Administrative Supplement for Equipment Purchase

设备采购行政补充

• 批准号: 10795516
• 负责人: SEAN J JOHNSON
• 金额: $ 8.16万
• 依托单位: UTAH STATE UNIVERSITY
• 依托单位国家: 美国
• 财政年份: 2022
• 资助国家: 美国
• 起止时间: 2022-09-10 至 2025-08-31
• 项目状态: 未结题
• 来源: https://reporter.nih.gov/project-details/10795516
• 关键词: Adaptor Signaling Protein; Address; Administrative Supplement; Air; Automobile Driving; Biochemical; Biological Assay; Biomedical Research; Biophysics; Cell physiology; Complex; Data; Deuterium; Disease; Feeds; Future; Genetic Transcription; Hydrogen; Malignant Neoplasms; Mediating; Medicine; Molecular; Molecular Conformation; Monitor; Mutagenesis; Mutation; Neurodegenerative Disorders; Nuclear; Nuclear RNA; Pathway interactions; Play; Poly A; Polyadenylation; Polymerase; Process; Protein Dynamics; Proteins; RNA; RNA Binding; RNA Decay; RNA Degradation; RNA Helicase; RNA Processing; Regulation; Research Personnel; Role; Structure; Substrate Specificity; System; Technology; biophysical techniques; career; equipment acquisition; exosome; experimental study; genetic analysis; helicase; in vivo; interest; laser tweezer; novel; optic tweezer; prevent; protein complex; recruit; single molecule; undergraduate student

Project Summary Nuclear RNA processing and surveillance is a complex process involving multiple proteins and protein assemblies that identify and eventually degrade targeted RNA substrates.
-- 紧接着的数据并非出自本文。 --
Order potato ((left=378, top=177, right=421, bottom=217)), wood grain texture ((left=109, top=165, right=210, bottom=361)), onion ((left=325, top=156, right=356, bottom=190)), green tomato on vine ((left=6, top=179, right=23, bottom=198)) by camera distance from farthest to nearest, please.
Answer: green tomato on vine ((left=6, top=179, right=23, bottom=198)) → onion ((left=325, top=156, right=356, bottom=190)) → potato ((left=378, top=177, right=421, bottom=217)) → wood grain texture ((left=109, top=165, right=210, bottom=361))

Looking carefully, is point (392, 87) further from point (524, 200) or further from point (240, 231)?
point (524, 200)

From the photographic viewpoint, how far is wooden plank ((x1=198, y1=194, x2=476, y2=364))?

The RNA helicase, Mtr4, plays a central role in this process by providing a bridge between substrate targeting and RNA decay by the RNA exosome. RNA recognition is performed directly by Mtr4 and by various adaptor proteins that recruit Mtr4 to targeted substrates. A major challenge is to understand the molecular details of how these proteins interact with RNA substrates and with each other to achieve substrate specificity. Additionally, accessory domains within Mtr4 play important but poorly defined roles in substrate recognition and processing. Notably, the available structural data demonstrate that Mtr4 is a highly dynamic protein, but it is not known how protein dynamics relate to helicase function. This project seeks to define the molecular basis for Mtr4 function by employing a variety of biochemical, biophysical and structural approaches, supported by in vivo genetic analyses. The specific aims of this project are to (1) describe the role of Mtr4 accessory domains and (2) characterize interactions within the TRAMP (Trf4-Air2-Mtr4) complex. Undergraduate and graduate researchers with interests in future careers in biomedical research or medicine will be involved in the project.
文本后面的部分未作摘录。